February 10, 2011

All of My Days

Whether The Bold and the Beautiful, One Life to Live, or Days of Our Lives, I bet at some point you have checked out or even become enthralled with some of television’s sassiest soap operas.  Don’t deny it…even House sneaks in a break to catch his show.

So, what is it that makes them so captivating and causes millions to stay tuned in for decades? 

What is it about television daytime drama that we can relate to?

I certainly hope for most of us that it isn’t the eight husbands and eleven marriages that Susan Lucci has had on All My Children!

Here are my theories directly linked to the titles of the shows:

The Young and the Restless
We desire the days of limited responsibilities and can be so restless in our relationships and current life situations.  We are jonesing for more and better times. 

What is the void leaving us restless and unsatisfied despite all our efforts?

The Bold and the Beautiful
Oh, to be beautiful like those models in the magazines and television, courageously outspoken, drawing the attention and adoration of others.  Acceptance!
We were not made to look like a photo that has been digitally edited to unrealistic expectations.  

Who will accept me for who I am today?

One Life to Live
No regrets and no time to be unhappy.  If it is not working for me, then move on without effort to analyze the roots.
Stop and assess.  Be mindful.  Sprinting for happiness in another location will only lead to a marathon.  

Where can I turn?

All My Children
We get married, have kids, get divorced, have kids, and we are one big blended family.
This is not easy stuff.  What we create today is passed down in generations.

_Aim of the task_.
Rewrite the passage on soap operas starting with "What is the" and going on through "to a marathon.", with "magazines" changed to "advertisements".

_Material shown_.
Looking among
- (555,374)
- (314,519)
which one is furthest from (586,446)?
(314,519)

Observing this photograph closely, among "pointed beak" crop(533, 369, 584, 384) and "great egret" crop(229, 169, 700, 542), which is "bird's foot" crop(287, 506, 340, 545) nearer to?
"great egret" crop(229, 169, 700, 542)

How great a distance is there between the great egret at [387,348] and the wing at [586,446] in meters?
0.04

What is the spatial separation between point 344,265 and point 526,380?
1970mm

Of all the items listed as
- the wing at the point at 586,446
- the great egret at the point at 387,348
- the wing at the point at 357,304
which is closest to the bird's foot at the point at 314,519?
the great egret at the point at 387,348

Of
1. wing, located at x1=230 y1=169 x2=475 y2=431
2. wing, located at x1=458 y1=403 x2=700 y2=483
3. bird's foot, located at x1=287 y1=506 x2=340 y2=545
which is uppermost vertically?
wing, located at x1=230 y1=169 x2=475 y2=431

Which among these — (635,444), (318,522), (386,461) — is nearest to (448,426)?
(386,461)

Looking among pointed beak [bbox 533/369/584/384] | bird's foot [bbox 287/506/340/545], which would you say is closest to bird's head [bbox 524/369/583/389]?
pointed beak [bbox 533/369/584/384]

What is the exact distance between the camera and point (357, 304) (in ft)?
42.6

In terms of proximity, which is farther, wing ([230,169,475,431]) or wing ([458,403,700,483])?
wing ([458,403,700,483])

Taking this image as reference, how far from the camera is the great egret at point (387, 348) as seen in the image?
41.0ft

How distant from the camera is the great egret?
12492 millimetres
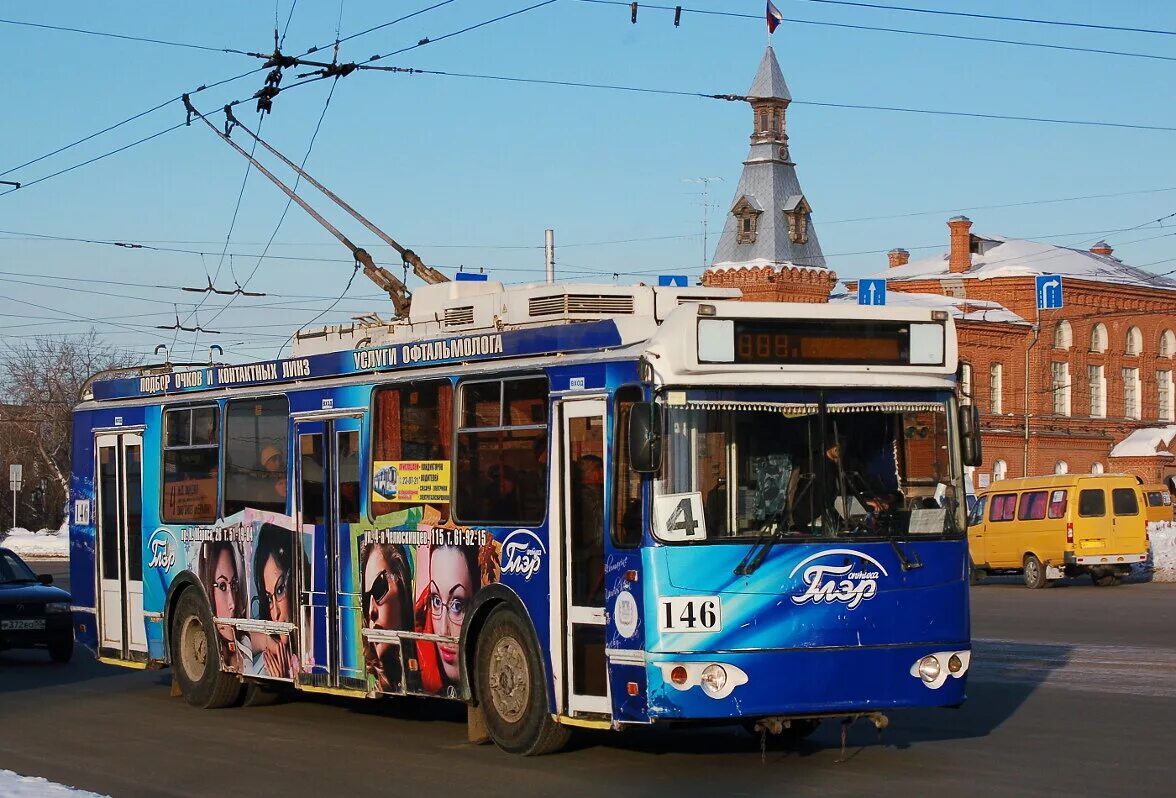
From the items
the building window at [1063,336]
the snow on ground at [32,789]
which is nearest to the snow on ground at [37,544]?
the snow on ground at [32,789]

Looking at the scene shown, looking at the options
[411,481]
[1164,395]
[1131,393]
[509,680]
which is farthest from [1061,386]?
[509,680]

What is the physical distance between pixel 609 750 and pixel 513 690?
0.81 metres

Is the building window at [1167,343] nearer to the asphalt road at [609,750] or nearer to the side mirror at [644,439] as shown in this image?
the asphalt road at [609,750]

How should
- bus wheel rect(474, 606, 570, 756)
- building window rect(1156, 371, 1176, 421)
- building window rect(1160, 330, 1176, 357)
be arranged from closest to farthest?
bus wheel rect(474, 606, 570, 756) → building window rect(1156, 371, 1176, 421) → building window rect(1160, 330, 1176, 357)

_Answer box_.
What is the void leaving us restless and unsatisfied despite all our efforts?

The Bold and the Beautiful
Oh, to be beautiful like those models in the advertisements and television, courageously outspoken, drawing the attention and adoration of others.  Acceptance!
We were not made to look like a photo that has been digitally edited to unrealistic expectations.  

Who will accept me for who I am today?

One Life to Live
No regrets and no time to be unhappy.  If it is not working for me, then move on without effort to analyze the roots.
Stop and assess.  Be mindful.  Sprinting for happiness in another location will only lead to a marathon.